Currently, the solution would be for regulators to sell that bank to one of the country's global systemically important banks, or GSIBs, making that bank even larger and more systemically important. That might work to a certain extent, Hsu said, in that markets would continue to chug along and a bank run would be avoided.
“But from a broader financial stability perspective, a GSIB would be forced through a shotgun marriage to be made significantly more systemic, with minimal due diligence and limited identification of integration challenges, which for firms of this size are significant,” he said. “In addition, with the resulting increase in the concentration of banking — of making one of the biggest firms even bigger and more systemic — trust in the resolution process and in the government’s ability to proactively manage such situations would likely erode, just as it did over the course of 2007 when a series of such shotgun marriages were carried out.”
Reforming bank merger policy could be a way to address these issues, Hsu said.
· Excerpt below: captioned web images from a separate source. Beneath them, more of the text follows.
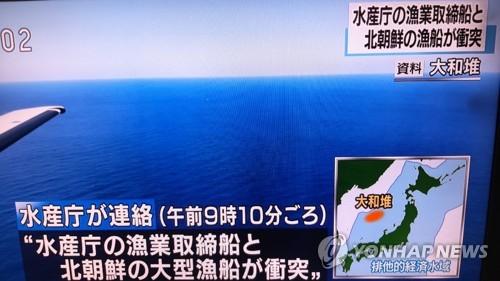 北어선, 동해서 日단속선과 충돌 후 침몰…60여명 전원구조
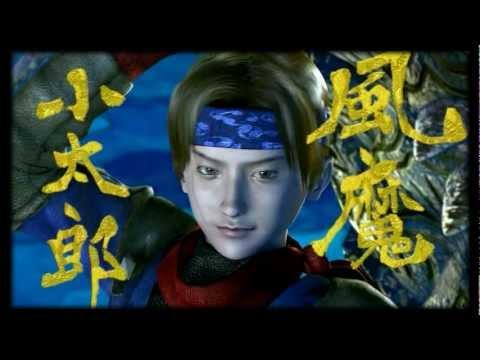 Onimusha 2 OST - (20) Kotarou Theme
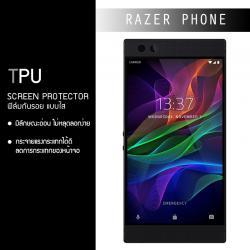ฟิล์มกันรอย กันแสงสีฟ้า Razer Phone แบบใส (BLUE TPU)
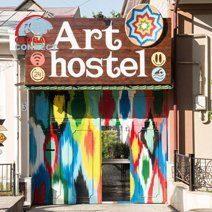 art_hostel_in_tashkent.jpg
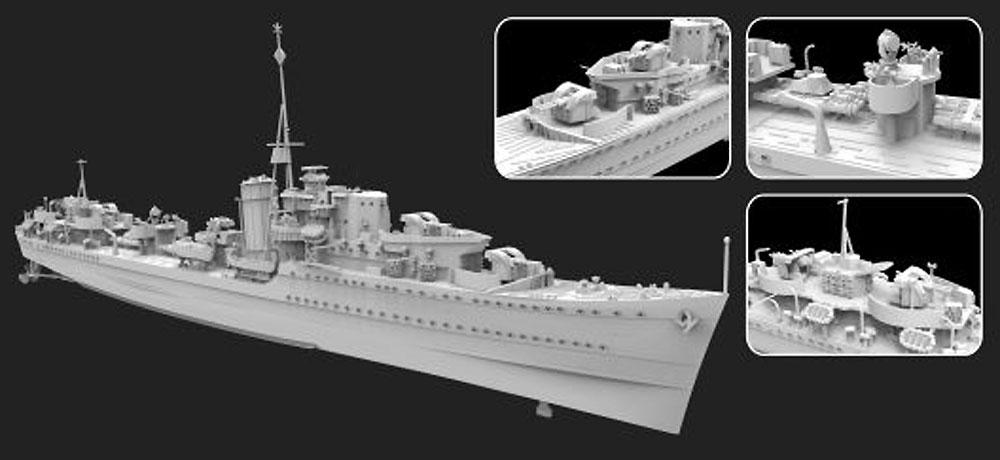 イギリス海軍 駆逐艦 ランスプラモデル(フライホーク1/700 艦船No.FH1115)商品画像_1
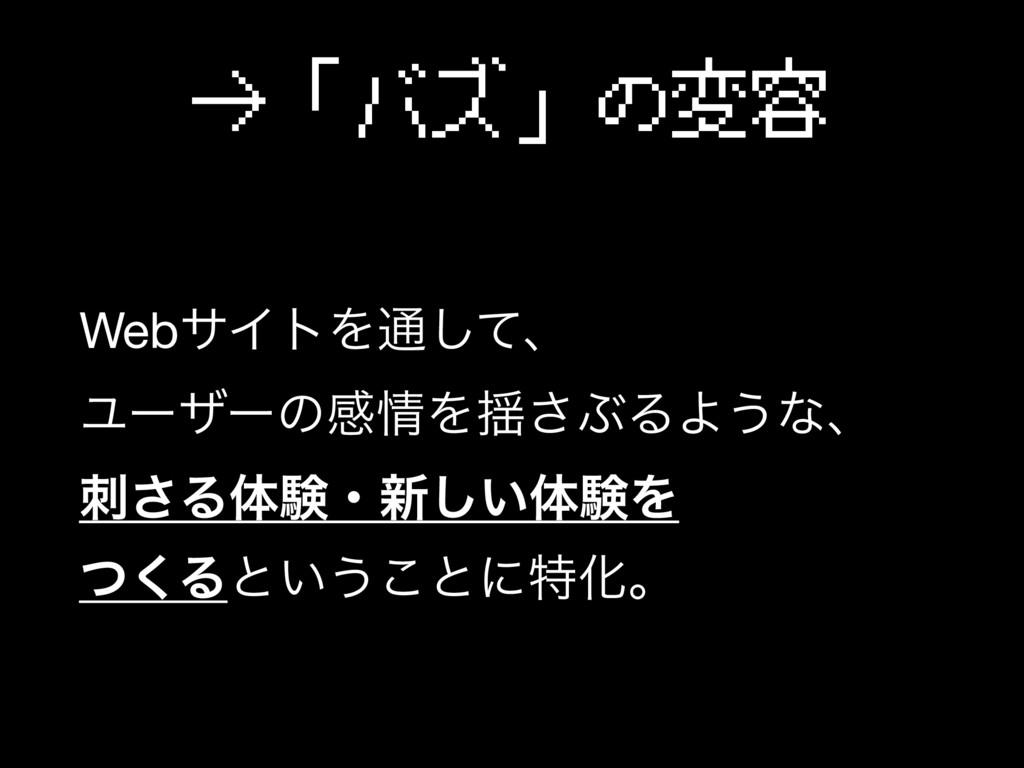 →「バズ」の変容 WebαΠτΛ௨ͯ͠ɺ ϢʔβʔͷײΛ༳͞ͿΔΑ͏ͳɺ ͞Δମݧɾ৽...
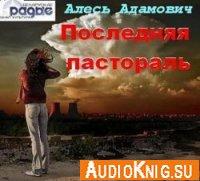 Последняя пастораль (Аудиокнига)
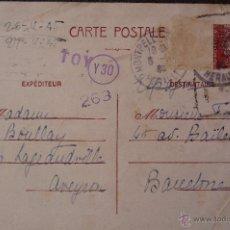 Postales: (JX-2331)TARJETA POSTAL ENVIADA DESDE FRANCIA A BARCELONA,CON MARCAS DE CENSURA ALEMANAS,AÑO 1945. Lote 48884809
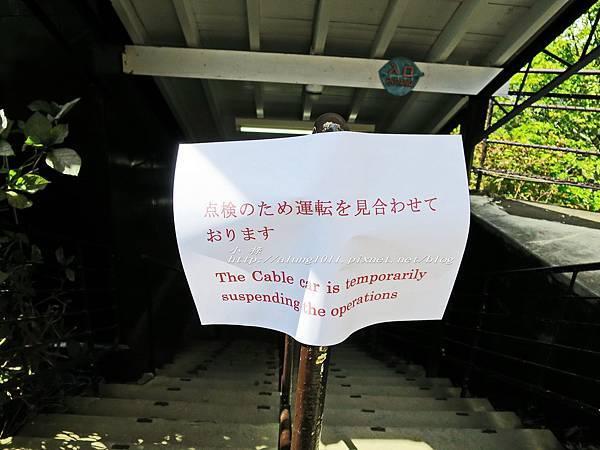 天上山公園 (30).jpg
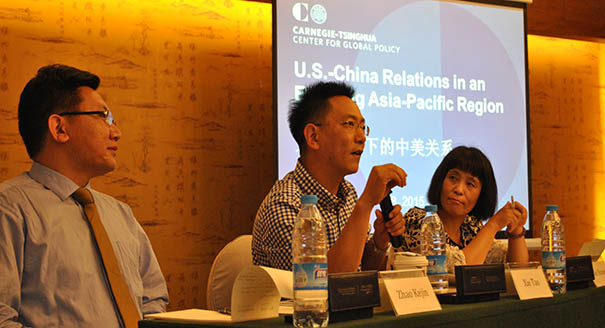 U.S.-China Relations in an Evolving Asia-Pacific Region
While the OCC would need the cooperation of the FDIC and Federal Reserve to enact changes “on a permanent basis,” there are moves the agency could make in the short term, he said.
But trying to regulate systemic risk by addressing mergers is a double-edged sword: Being too restrictive could make banks less competitive and being too lenient could concentrate risk in a few institutions. Hsu suggested the solution isn’t to stop them entirely, he said, because more GSIBs means more large banks competing with each other. He said the goal should be that new large banks should demonstrate their resolvability as part of the merger process.
“Prohibiting such mergers could shield the GSIBs from competition, potentially helping to solidify their dominance in various markets,” Hsu said.
The OCC is considering hinging approval for large bank mergers on requirements that the merged bank is more easily resolvable, and that it holds a minimum amount of long-term debt as a buffer, Hsu said, as a potential remedy to this problem.
To avoid a Lehman-like chaotic situation in the event of a wind-down, banks would have to show they have a “single point of entry” strategy. In this approach, only one parent holding company is supposed to file for bankruptcy rather than forcing each of the holding company's component parts to declare bankruptcy individually.
The merged firm would also have to hold a minimum amount of debt that could be converted to equity in a crisis, Hsu said, in a total loss-absorbing capital, or TLAC requirement. This would make private inventors absorb a failing firm’s losses, instead of that firm needing a bailout.
Another part of this approach would be to ensure that merged firms could identify lines of business or portfolios that could be sold quickly, “ideally over a weekend.”
“In other words, the firm must be able to be broken up,” Hsu said. “In most large financial groups, this is not a given. Business lines or portfolios that seem naturally separable are often structured and operated in ways that make it quite difficult to sell them quickly for value.”